There's a smoothness in the 1.3 seconds it takes new Vikings holder Britton Colquitt to snatch a long snap out of the air and pin it to the ground.
Such reliability has been elusive in Minnesota. A work-in-progress special teams will have a different coordinator, kicker, punter/holder, long snapper and punt returner than it had for last year's opener when the Vikings kick off the season Sunday against Atlanta.
Kicker Dan Bailey, guaranteed nothing but $250,000 on a one-year contract signed this offseason, came in during last season. He kept his job through the August trade for Kaare Vedvik; a rotation of inexperienced holders in former punter Matt Wile and receiver Chad Beebe; and a poor training camp he washed away with a clean preseason (9-for-9 on extra points and field goals).
"Were there some days I wish I could burn from camp? Sure," said Bailey, entering his ninth NFL season. "But I think overall I felt like I'd done somewhat well and had been making good contact and hitting good balls."
Bailey, still the NFL's fifth-most accurate kicker (86.6%) of all time, knows what works.
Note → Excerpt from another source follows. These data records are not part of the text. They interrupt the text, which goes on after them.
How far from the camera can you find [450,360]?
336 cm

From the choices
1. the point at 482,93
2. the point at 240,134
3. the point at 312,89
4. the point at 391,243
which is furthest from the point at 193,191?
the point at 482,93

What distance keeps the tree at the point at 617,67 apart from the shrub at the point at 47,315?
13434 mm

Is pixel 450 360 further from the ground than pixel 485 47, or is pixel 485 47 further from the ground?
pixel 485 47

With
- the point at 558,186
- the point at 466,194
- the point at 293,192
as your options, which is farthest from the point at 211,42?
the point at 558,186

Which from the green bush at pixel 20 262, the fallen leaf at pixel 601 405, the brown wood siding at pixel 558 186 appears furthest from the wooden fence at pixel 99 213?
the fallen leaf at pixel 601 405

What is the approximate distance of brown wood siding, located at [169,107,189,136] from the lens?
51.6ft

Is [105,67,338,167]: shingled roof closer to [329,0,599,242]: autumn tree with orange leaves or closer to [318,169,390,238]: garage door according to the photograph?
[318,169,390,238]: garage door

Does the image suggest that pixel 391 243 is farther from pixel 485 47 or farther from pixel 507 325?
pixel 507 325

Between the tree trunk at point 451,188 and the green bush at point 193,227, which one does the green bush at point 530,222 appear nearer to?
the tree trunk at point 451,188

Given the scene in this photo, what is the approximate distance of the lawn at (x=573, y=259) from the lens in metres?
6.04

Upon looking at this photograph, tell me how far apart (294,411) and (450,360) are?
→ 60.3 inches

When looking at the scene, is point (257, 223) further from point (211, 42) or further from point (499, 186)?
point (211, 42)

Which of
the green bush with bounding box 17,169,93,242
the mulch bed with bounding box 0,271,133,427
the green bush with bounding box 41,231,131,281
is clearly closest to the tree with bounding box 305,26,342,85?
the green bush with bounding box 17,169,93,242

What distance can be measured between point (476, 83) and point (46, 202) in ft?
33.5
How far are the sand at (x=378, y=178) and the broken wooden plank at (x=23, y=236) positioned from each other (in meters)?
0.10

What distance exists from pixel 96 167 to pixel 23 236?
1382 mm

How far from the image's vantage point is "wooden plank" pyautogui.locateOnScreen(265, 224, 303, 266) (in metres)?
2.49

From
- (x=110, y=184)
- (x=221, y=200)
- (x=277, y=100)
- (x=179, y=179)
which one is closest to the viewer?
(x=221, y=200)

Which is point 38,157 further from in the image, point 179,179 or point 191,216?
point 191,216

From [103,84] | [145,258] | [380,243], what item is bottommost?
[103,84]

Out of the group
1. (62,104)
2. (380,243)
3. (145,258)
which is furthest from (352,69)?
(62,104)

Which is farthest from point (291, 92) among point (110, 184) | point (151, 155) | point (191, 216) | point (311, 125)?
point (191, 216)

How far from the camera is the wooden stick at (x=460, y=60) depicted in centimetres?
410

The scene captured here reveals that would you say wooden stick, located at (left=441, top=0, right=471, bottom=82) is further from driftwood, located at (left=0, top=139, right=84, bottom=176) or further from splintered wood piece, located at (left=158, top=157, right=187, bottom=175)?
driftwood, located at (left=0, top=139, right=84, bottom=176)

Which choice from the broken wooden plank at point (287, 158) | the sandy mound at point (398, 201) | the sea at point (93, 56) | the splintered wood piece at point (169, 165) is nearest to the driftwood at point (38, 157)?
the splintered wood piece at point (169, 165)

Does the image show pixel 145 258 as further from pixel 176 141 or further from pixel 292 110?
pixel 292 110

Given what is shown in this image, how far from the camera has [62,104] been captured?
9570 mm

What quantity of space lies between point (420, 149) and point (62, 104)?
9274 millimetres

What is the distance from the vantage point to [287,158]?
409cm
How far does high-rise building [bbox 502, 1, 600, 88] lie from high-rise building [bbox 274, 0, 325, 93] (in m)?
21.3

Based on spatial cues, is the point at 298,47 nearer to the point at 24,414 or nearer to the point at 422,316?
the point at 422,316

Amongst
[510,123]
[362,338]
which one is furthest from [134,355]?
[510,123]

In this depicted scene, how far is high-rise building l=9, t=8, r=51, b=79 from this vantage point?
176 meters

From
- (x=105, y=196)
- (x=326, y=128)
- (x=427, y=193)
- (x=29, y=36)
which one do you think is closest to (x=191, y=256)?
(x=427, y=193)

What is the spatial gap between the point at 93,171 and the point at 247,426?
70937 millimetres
And he pinpointed why the Vikings' three-week experiment with Vedvik did not.
"You have to find guys that work well together and have that chemistry," Bailey said. "It was a matter of finding that, and hopefully we're onto something here with the three guys we have right now."
Last year's 32nd-ranked field-goal operation was tweaked as recently as last weekend, when the Vikings signed the 34-year-old Colquitt, an AFC Pro Bowl alternate for the Browns last season, to replace Wile as punter and holder. Marwan Maalouf, the Vikings' first-year special teams coordinator, said there already has been a noticeable difference.
"Britton's personality brings out some liveliness in everybody," Maalouf said. "There's no awkward silence or anything like that. The guys have a good time. He adds a little bit of a relaxed nature that maybe wasn't here with the other guys that we've had."